● **What is required**: Could you write out each of the rows below word for word, changing nothing?

● **Records shown**:

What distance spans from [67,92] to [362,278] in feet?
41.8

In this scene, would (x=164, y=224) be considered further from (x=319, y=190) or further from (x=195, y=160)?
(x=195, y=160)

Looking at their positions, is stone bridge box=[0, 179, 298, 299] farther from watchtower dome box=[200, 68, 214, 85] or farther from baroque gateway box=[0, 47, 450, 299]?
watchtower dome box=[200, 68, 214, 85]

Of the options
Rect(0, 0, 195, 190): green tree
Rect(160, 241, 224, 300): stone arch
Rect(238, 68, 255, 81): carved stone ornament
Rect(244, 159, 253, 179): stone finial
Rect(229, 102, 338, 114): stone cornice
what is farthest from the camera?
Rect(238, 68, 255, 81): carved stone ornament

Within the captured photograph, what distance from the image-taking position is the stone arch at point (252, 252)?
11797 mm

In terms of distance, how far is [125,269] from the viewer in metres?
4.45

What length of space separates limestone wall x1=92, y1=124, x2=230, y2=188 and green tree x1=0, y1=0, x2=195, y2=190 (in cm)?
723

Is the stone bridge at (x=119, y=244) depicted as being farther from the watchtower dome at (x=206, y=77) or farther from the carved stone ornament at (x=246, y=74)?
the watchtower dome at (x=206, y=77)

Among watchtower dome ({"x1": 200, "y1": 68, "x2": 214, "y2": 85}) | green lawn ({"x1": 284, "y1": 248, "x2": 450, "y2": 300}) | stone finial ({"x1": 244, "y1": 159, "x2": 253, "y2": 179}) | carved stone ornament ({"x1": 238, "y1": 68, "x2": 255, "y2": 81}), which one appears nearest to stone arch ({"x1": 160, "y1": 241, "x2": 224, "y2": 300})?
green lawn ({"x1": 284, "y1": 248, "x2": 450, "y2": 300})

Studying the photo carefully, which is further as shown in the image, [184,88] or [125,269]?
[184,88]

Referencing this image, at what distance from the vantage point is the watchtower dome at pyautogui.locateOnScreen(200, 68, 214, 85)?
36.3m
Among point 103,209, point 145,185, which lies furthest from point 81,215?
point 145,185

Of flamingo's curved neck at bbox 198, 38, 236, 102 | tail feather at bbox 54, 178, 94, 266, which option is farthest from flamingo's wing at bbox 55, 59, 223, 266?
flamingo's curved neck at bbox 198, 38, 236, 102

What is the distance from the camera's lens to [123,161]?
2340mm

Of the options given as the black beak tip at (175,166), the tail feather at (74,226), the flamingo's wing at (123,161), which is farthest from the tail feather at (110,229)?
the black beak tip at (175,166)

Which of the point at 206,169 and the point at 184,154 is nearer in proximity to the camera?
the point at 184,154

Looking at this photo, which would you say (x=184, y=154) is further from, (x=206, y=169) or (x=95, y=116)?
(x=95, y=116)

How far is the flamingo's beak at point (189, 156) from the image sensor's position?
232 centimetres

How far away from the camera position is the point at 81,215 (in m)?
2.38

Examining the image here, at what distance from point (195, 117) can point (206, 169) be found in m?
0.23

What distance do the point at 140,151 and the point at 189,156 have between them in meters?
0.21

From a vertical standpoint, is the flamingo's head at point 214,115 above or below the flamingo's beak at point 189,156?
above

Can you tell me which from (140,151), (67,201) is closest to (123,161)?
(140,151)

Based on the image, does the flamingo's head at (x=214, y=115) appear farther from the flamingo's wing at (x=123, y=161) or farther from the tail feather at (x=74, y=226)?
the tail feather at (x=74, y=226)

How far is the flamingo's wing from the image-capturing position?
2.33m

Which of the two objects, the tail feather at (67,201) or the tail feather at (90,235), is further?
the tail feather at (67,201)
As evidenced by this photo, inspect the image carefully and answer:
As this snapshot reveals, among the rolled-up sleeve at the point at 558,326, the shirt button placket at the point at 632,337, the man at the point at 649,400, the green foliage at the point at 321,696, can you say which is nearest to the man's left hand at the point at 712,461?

● **Answer to the exercise**:
What distance spans from [67,92] to [362,278] in feet?
41.8

In this scene, would (x=164, y=224) be considered further from (x=319, y=190) or further from (x=195, y=160)?
(x=195, y=160)

Looking at their positions, is stone bridge box=[0, 179, 298, 299] farther from watchtower dome box=[200, 68, 214, 85] or farther from baroque gateway box=[0, 47, 450, 299]?
watchtower dome box=[200, 68, 214, 85]

Of the options
Rect(0, 0, 195, 190): green tree
Rect(160, 241, 224, 300): stone arch
Rect(238, 68, 255, 81): carved stone ornament
Rect(244, 159, 253, 179): stone finial
Rect(229, 102, 338, 114): stone cornice
what is farthest from the camera?
Rect(238, 68, 255, 81): carved stone ornament

Within the captured photograph, what distance from the image-taking position is the stone arch at point (252, 252)?
11797 mm

In terms of distance, how far is [125,269] from the viewer in metres?
4.45

What length of space separates limestone wall x1=92, y1=124, x2=230, y2=188 and green tree x1=0, y1=0, x2=195, y2=190 (in cm)?
723

Is the stone bridge at (x=119, y=244) depicted as being farther from the watchtower dome at (x=206, y=77) or farther from the carved stone ornament at (x=246, y=74)?
the watchtower dome at (x=206, y=77)

Among watchtower dome ({"x1": 200, "y1": 68, "x2": 214, "y2": 85}) | green lawn ({"x1": 284, "y1": 248, "x2": 450, "y2": 300}) | stone finial ({"x1": 244, "y1": 159, "x2": 253, "y2": 179}) | carved stone ornament ({"x1": 238, "y1": 68, "x2": 255, "y2": 81}), which one appears nearest to stone arch ({"x1": 160, "y1": 241, "x2": 224, "y2": 300})?
green lawn ({"x1": 284, "y1": 248, "x2": 450, "y2": 300})

Studying the photo carefully, which is further as shown in the image, [184,88] or [125,269]?
[184,88]

Referencing this image, at what distance from the vantage point is the watchtower dome at pyautogui.locateOnScreen(200, 68, 214, 85)?
36.3m
Among point 103,209, point 145,185, which lies furthest from point 81,215?
point 145,185

Of flamingo's curved neck at bbox 198, 38, 236, 102 | tail feather at bbox 54, 178, 94, 266, which option is farthest from flamingo's wing at bbox 55, 59, 223, 266?
flamingo's curved neck at bbox 198, 38, 236, 102

What is the distance from the camera's lens to [123,161]?
2340mm

Of the options given as the black beak tip at (175,166), the tail feather at (74,226), the flamingo's wing at (123,161), which is farthest from the tail feather at (110,229)?
the black beak tip at (175,166)

Which of the point at 206,169 and the point at 184,154 is nearer in proximity to the camera?
the point at 184,154

Looking at this photo, which would you say (x=184, y=154) is further from, (x=206, y=169) or (x=95, y=116)?
(x=95, y=116)

How far is the flamingo's beak at point (189, 156) from the image sensor's position?
232 centimetres

How far away from the camera position is the point at 81,215 (in m)?
2.38

Examining the image here, at what distance from point (195, 117) can point (206, 169) be found in m?
0.23

What distance do the point at 140,151 and the point at 189,156 have between them in meters?
0.21

From a vertical standpoint, is the flamingo's head at point 214,115 above or below the flamingo's beak at point 189,156?
above

Can you tell me which from (140,151), (67,201) is closest to (123,161)?
(140,151)

Based on the image, does the flamingo's head at (x=214, y=115) appear farther from the flamingo's wing at (x=123, y=161) or farther from the tail feather at (x=74, y=226)?
the tail feather at (x=74, y=226)

How far is the flamingo's wing from the image-capturing position?
2.33m

Which of the two objects, the tail feather at (67,201) or the tail feather at (90,235), is further?
the tail feather at (67,201)
As evidenced by this photo, inspect the image carefully and answer:
As this snapshot reveals, among the rolled-up sleeve at the point at 558,326, the shirt button placket at the point at 632,337, the man at the point at 649,400, the green foliage at the point at 321,696, can you say which is nearest to the man's left hand at the point at 712,461?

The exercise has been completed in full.